Momentum is a vector

I added a couple vector notation sigs on the variables on this page - promptly deleted by WAS 4.something. I *don't* need a source to know that momentum is a vector - you can look it up yourself WAS. In any case, this page needs to address the vector issues of momentum, and I would like to start by adding the vector symbol (e.g. ${\displaystyle {\vec {V}}}$ ) to the equations on this page. *talk* to me WAS. Fresheneesz 01:25, 22 November 2005 (UTC)

Your statement "A little knowlege is a dangerous thing" is utterly ridiculous and abhoradly against what[REDACTED] is about. That quote sounds like it might come out of the mouthes of old aristocrats and rulers wanting to keep people down. Have you ever read 1984? That world comes from thinking knowlege is dangerous. *Stuipidity* is the real danger, and you're displaying some of that in your blind reverts. Fresheneesz 01:29, 22 November 2005 (UTC)

Gamma

What is γ?

It may be gamma, or something else, all I know is that it is Greek.

If that symbol is indeed Greek, it is gamma.. except that it doesn't exactly look like gamma : ). It should really have a loop at the bottom.

It is gamma, and it's the tex representation of gamma, it doesn't have to have a loop at the bottom. It is the lorentz factor in special relativity Phyrexicaid

relativistic quantum momentum

Is there a relativistic 'four dimensional' analogon to the operator associated with momentum in nonrelativistic quantum mechanics?

SI

Are there any particular units for momentum? Like, is it usually kg m /s, or g m/s, etc.? 65.96.72.221 18:50, 30 July 2005 (UTC)

No, no really. You can use (m kg)/(s) or (N)(s). These would be "kilogram meters per second" and "newtons of (times) seconds" respectively. You could also use (J)(s)/(m), or "joule second per meter." On that same note, you could probably use "watt second squared per meter." But usually people use the first one. g m/s would be an odd mix of CGS (in general, outdated) and MKS (in use).

Merge Impulse physics article here

The article about Impulse (physics) and the section about Impulse in the Momentum article are almost identical (the Impulse article just contains the term definitions which are present at the top of the Momentum article).

I suggest:

- Merging the Impulse (physics) article into Momentum#Impulse, adding any new information thats present on the Impulse article to the existing Impulse section on the Momentum article - Redirecting Impulse (physics) article into Impulse (disambiguation) - Linking the physics definition of Impulse on the disambiguation page into Momentum#Impulse

- Elvarg, August 20 15:57 PSt

Good idea. --Jeepien 06:14:16, 2005-08-22 (UTC)

So let it be written...so let it be done!
┄┄┄┄┄┄┄┄┄┄┄┄┄┄┄┄┄┄┄┄
Reproduce the momentum discussion starting at "relativistic quantum momentum" and ending at "nonrelativistic quantum mechanics?", but change "operator" to "observable". The data is separate material and has no connection to the momentum discussion.

• [Provided data]:
┄┄┄┄┄┄┄┄┄┄┄┄┄┄┄┄┄┄┄┄
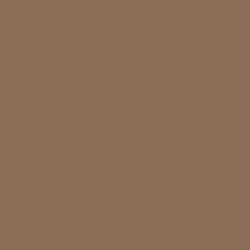 Turner Water-based Milk Paint 70ml Bottle - Matt Type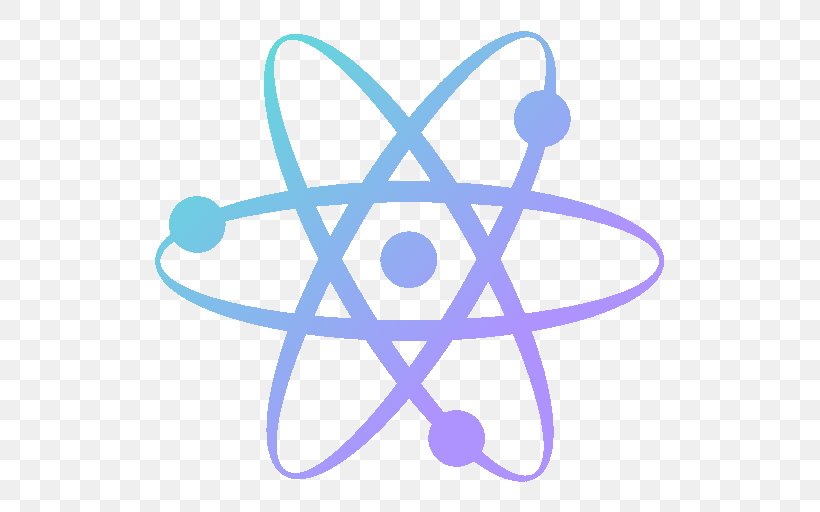 Physics LIGO Logo Kinetic Energy, PNG, 512x512px, Physics, Art, Artwork, Atomic Physics, Deviantart Download Free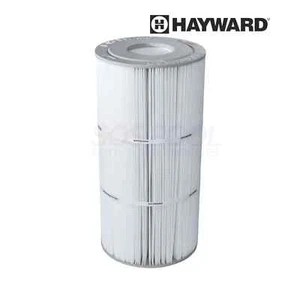 Hayward CX480XRE Replacement Cartridge Element for Hayward SwimClear Filter - Picture 1 of 3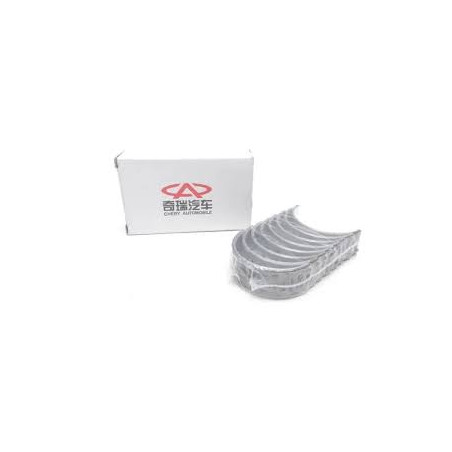 CONCHA DE BIELA CHERY QQ 16V A 020 0.50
┄┄┄┄┄┄┄┄┄┄┄┄┄┄┄┄┄┄┄┄
• [Solution for this problem]:
relativistic quantum momentum

Is there a relativistic 'four dimensional' analogon to the observable associated with momentum in nonrelativistic quantum mechanics?